« La Sécurité des personnes et des biens », de M. Joseph et M. Muratet : Entreprise de nettoyage

Christophe Kantcheff  • 25 novembre 2010 abonné·es

La Sécurité des biens et des personnes réussit ce tour de force d’être à la fois un livre direct et complexe. Direct, parce que sa ligne de texte principale est le récit à la première personne d’un certain « Monsieur J. » , qui tient le journal de ses faits et pensées sur une semaine. Tout frais sorti d’un ­« Centre de réadaptation » , locataire d’un nouvel appartement dans une cité, il est d’une fragilité sociale et psychologique extrême. Là où trop d’écrivains cherchent à dépeindre les pauvres, les exclus ou les déclassés à force de tableaux naturalistes, Manuel Joseph a choisi une tonalité certainement ingrate, peu séduisante, mais en l’occurrence d’une justesse évidente : la langue du dénuement.

Prosaïque, répétitive, minimale – le narrateur est en phase de reconstruction, notamment de son langage, qu’il avait, dit-il, « un peu perdu »  –, cette langue est dominée par le malaise existentiel qui écrase Monsieur J., et par ses obsessions. Celles-ci semblent avoir été exacerbées par son séjour dans ce « Centre » . Comme il lui est interdit de raconter ses années difficiles, on ne sait ce qui lui a valu d’y être admis, encore que l’usage de drogues semble en être une des raisons. Il en garde de fortes névroses : par exemple, un hygiénisme délirant.

Mais Manuel Joseph, comme dans ses précédents livres [^2], joue sur différents types de langage, qu’il confronte, met en résonance, en assonance, frotte les uns sur les autres. Ainsi, s’immiscent dans le « témoignage » de Monsieur J., présence au monde au bord de l’asphyxie, des extraits de rapports savants portant sur le vocabulaire militaro-stratégique. Plus particulièrement sur « la construction institutionnelle de l’ennemi de l’intérieur à travers une “instruction” de métaphores de nature médicochirurgicale » . Où les notions de propreté, de salubrité ou de pathologies sont usitées pour désigner un système de contrôle social. Cette prose anxiogène n’est pas sans échos avec l’existence de Monsieur J., même si rien n’est expliqué, seulement laissé à la sagacité et aux sens du lecteur. Un lecteur d’autant plus troublé que ces passages dissertent de l’emploi de figures de rhétorique telles que la métaphore, l’ellipse ou l’analogie, qui, d’ordinaire, sont davantage associées à la poésie qu’à la littérature de guerre.

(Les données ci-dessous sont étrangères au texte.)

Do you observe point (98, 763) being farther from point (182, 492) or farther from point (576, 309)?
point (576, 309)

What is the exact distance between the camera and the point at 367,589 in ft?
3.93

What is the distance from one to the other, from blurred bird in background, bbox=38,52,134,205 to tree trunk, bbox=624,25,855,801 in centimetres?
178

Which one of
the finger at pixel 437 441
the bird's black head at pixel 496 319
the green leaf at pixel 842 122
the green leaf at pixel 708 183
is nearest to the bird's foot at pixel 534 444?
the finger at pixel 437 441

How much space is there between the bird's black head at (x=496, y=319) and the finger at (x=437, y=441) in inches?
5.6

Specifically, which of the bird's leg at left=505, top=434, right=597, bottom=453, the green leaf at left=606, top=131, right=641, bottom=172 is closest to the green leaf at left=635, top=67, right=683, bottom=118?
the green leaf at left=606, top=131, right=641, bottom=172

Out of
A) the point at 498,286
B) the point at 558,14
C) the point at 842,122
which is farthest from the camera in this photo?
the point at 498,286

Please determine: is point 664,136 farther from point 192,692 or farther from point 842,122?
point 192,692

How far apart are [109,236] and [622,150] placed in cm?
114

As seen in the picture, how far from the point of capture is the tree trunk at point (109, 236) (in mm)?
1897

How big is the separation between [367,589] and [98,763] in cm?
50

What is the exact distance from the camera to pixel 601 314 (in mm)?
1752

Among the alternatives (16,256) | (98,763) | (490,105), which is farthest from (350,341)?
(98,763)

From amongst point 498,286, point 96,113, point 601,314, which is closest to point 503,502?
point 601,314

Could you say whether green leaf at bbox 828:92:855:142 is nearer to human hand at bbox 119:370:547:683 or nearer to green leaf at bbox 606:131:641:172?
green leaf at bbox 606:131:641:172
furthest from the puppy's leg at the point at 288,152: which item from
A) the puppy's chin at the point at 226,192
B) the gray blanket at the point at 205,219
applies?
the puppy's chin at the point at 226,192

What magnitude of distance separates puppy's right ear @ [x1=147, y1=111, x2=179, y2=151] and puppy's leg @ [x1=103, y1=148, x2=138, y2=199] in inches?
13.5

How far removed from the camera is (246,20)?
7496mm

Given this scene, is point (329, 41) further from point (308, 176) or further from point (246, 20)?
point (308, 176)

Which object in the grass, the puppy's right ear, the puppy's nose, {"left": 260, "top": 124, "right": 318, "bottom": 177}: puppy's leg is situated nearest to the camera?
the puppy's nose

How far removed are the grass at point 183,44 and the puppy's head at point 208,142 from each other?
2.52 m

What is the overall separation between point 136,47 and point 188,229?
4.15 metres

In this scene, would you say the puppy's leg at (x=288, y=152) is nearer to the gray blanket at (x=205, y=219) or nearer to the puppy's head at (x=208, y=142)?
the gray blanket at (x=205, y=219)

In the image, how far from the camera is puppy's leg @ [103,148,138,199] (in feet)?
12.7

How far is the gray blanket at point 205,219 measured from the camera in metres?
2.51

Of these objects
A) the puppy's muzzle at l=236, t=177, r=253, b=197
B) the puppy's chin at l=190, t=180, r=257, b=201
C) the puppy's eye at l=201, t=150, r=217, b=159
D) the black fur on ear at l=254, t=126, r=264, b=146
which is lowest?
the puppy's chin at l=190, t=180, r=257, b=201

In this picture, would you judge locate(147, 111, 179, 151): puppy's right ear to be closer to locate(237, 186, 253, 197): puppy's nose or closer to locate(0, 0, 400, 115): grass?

Enfin, les photographies de Myr Muratet, qui occupent la moitié du livre, ouvrent un autre champ sensoriel, proche de celui qu’éveille le texte de Manuel Joseph, mais sans redondance. Dénuées de misérabilisme, mais d’un réalisme fort, ces images de béton et de paysages urbains désolés, de SDF et d’habitants des cités, de flics seuls dans une gare au temps de Vigipirate donnent une représentation de l’univers de Monsieur J., des êtres humains qu’il croise, des urbanismes qu’il arpente. Si elles existent d’elles-mêmes, ces photographies mettent également en contexte le « drame social » – c’est le genre mentionné sur la couverture – qui est à l’œuvre. Car, sans être explicite, la violence affleure ici partout, sous la peau d’un quotidien que l’on croit domestiqué, parqué, réadapté. Dès lors, « la Sécurité des personnes et des biens » , comme le suggère ironiquement Manuel Joseph, n’est « plus assurée » .

[^2]: Comme la Tête au carré, paru chez le même éditeur, en mai 2010.